Ronald Reagan, who famously spoke of America as a “shining city on a hill” and a beacon for immigrants, said almost the same thing ahead of his decision to extend amnesty to 2 million unlawful aliens (the statutory designation) in 1986.
America is a nation whose first duty is to its citizens. That’s why, as historian Victor Davis Hanson points out, Trump loves to use the first-person plural possessive at his rallies: “our” miners, “our” farmers, “our” vets and “our” workers.
Trump grasped something that few of his ostensible Republican allies in Congress have not: Americans by and large will welcome anyone who is willing to work and contribute to make this country a better place, but not at their expense. What’s good for the U.S. Chamber of Commerce (a longtime proponent of “comprehensive immigration reform”) is not necessarily good for the rest of the nation.
But are Trump’s policies any good?
Separating families at the border may not have been required by law, but a reading of the law certainly allowed for it (until a federal judge ruled otherwise). Whether or not it made sense to separate young children from their mothers, the alternative was either to detain children alongside other adults or simply let illegal border crossers go free on their own recognizance. That would have been just the sort of “catch-and-release” policy the president vowed to end.

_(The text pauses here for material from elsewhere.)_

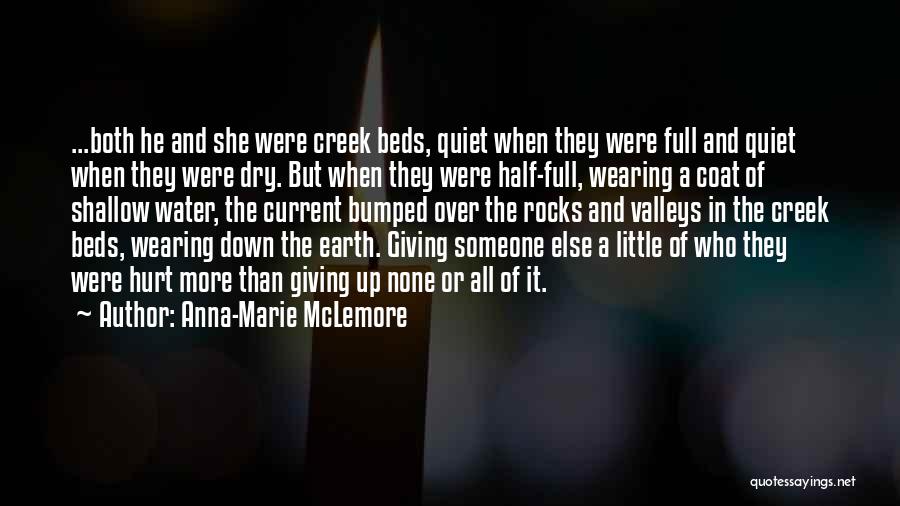 Anna-Marie McLemore Quotes 1458267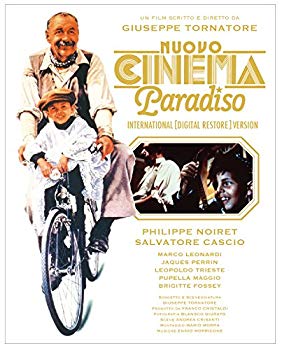 【中古】【非常に良い】ニュー・シネマ・パラダイス[インターナショナル版] デジタル・レストア・バージョン Blu-ray ggw725x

If Trump’s enforcement efforts are bad, then what’s the alternative?
Prominent Democrats – including U.S. Sens. Kamala Harris of California and Kirsten Gillibrand of New York and New York congressional candidate Alexandria Ocasio-Cortez – have called for abolishing U.S. Immigration and Customs Enforcement, the agency responsible for enforcing immigration laws.
I say: Go for it. Campaign on that! Let’s put it to a vote and see how it shakes out.
For what it’s worth, public opinion is generally somewhere between the Trump restrictionist camp on the right and the shut down ICE and open borders camp on the left.
A Politico/Morning Consult poll in July found only 25 percent of voters favored abolishing the agency. Another 21 percent were undecided, and 54 percent were opposed. A HuffPost/YouGov poll conducted around the same time yielded similar results. Most respondents admitted they hadn’t even heard of the idea. Of those that had, just 21 percent said they supported getting rid of ICE.
In other words, the public in general looks at immigration in a somewhat more nuanced way than do our elites, who tend to answer objections to greater immigration enforcement with two words: “That’s racist.”
Sovereignty is not racist. Consent of the governed is not racist. Consent, in fact, underpins our immigration laws, or at least it used to. As the U.S. Supreme Court said in 1884: “No one can become a citizen of a nation without its consent.”
A century later, the left-leaning philosopher Michael Walzer argued in his book “Spheres of Justice” that “Admission and exclusion are the core of communal independence…without them, there could not be communities of character, historically ongoing associations of men and women with some special commitment to one another and some special sense of their common life.”
In short, consent is a vital part of what makes us “who we are.”